┌─ DATA RECORDS

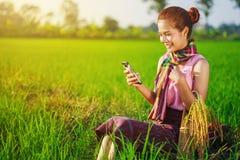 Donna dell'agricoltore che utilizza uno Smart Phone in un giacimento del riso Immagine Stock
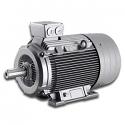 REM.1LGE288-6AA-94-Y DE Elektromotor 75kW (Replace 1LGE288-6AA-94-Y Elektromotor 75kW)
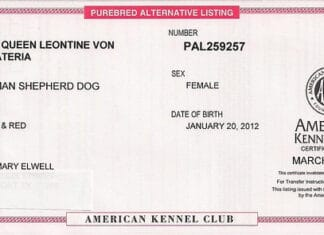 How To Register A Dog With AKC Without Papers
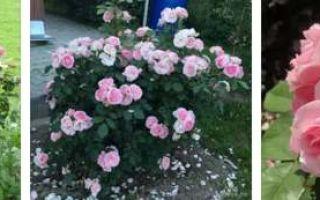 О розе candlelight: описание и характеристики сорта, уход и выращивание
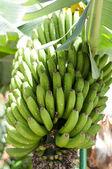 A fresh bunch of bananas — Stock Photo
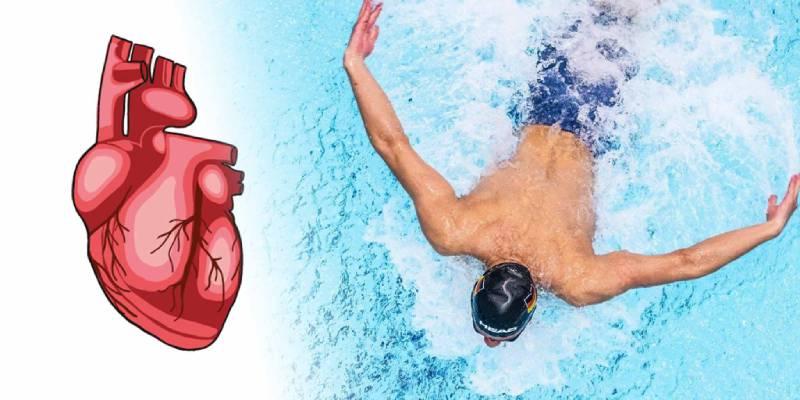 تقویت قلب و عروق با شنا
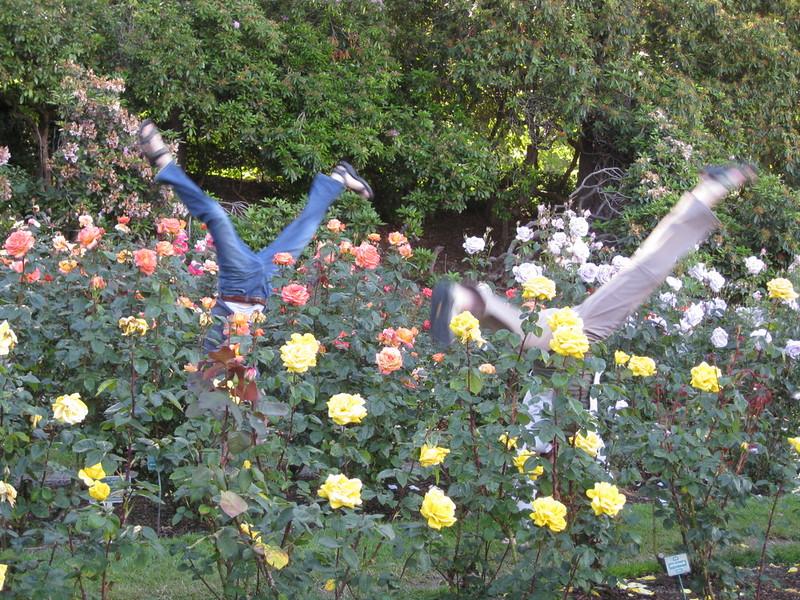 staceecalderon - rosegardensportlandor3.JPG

└─

WHAT TO DO
Leave out the pictures; repeat the data exactly.

RESPONSE TO THIS EXERCISE
 Donna dell'agricoltore che utilizza uno Smart Phone in un giacimento del riso Immagine Stock
 REM.1LGE288-6AA-94-Y DE Elektromotor 75kW (Replace 1LGE288-6AA-94-Y Elektromotor 75kW)
 How To Register A Dog With AKC Without Papers
 О розе candlelight: описание и характеристики сорта, уход и выращивание
 A fresh bunch of bananas — Stock Photo
 تقویت قلب و عروق با شنا
 staceecalderon - rosegardensportlandor3.JPG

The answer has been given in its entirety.